Expensive blame game Royal Commission into Victorian bushfires will keep truck loads of lawyers fully employed for the next year or so

imageThe Victorian Bushfires Royal Commission comes as a badly needed shot in the arm for Melbourne lawyers.

At the directions hearings on Monday (April 20) it became apparent just how vast were the legal resources and personnel deployed to fight the Royal Commission blaze.

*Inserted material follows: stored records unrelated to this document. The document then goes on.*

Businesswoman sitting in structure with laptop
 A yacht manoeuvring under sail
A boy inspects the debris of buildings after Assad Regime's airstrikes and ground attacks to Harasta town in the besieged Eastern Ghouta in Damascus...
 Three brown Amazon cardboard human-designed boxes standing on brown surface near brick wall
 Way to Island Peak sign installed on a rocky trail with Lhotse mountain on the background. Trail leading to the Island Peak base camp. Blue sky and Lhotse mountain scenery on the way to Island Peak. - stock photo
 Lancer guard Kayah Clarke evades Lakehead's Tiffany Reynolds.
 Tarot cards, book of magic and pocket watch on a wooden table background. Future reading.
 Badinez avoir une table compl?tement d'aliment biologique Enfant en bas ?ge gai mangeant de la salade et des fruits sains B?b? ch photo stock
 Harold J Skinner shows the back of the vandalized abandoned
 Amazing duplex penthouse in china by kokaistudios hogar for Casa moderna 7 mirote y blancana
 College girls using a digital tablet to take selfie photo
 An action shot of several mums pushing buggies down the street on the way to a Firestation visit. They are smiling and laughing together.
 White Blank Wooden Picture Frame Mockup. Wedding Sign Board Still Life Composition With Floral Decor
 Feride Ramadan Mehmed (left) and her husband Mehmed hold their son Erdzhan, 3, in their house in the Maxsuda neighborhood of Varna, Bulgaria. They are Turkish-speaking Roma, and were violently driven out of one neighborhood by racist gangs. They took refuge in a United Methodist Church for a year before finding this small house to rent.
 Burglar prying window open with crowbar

On the transcript Justinian counted 20 barristers and solicitors, including six silken ones.

Among those appearing:

* Allan Myers AO QC with Neil Clelland SC, Gary Livermore and Marita Foley for the State of Victoria;

* Tim Begbie (AGS) for the Commonwealth;

* Jonathan Beach QC and Alan Archibald QC for Ausnet SP (the power company), instructed by Freehills;

* Neil Young QC, Gregory Lyon SC and Jonathon Redwood for the Municipal Association of Victoria and 77 Victorian Councils, instructed by Mallesons Stephen Jaques;

* Ian Hill QC and Darren Bracken for the Police Association of Victoria, instructed by Tony Hargreaves & Partners;

* Christopher Winneke for the Volunteer Fire Brigades Victoria;

* Wendy Harris for the Insurance Council of Australia;

* Toby Borgeest (Slater & Gordon) for the United Firefighters Union of Australia;

imageJack Rush is senior counsel assisting the commission, supported by no fewer than three juniors – Rachel Doyle (pic), Melinda Richards and Lisa Nichols.

The ringmaster is Bernard Teague, not long retired after benching at the Supremes for 20 years.

He’s backed up by two other commissioners – Ron McLeod (ex-Canberra public servant, Public Service Board and Defence Dept, who led the inquiry into the 2003 ACT bushfires) and Susan Pascoe (a Victorian administrative person with a background in Catholic school education).

The Royal Commission is to inquire into all aspects of the fires which roared through large areas of the state in January killing 173 people.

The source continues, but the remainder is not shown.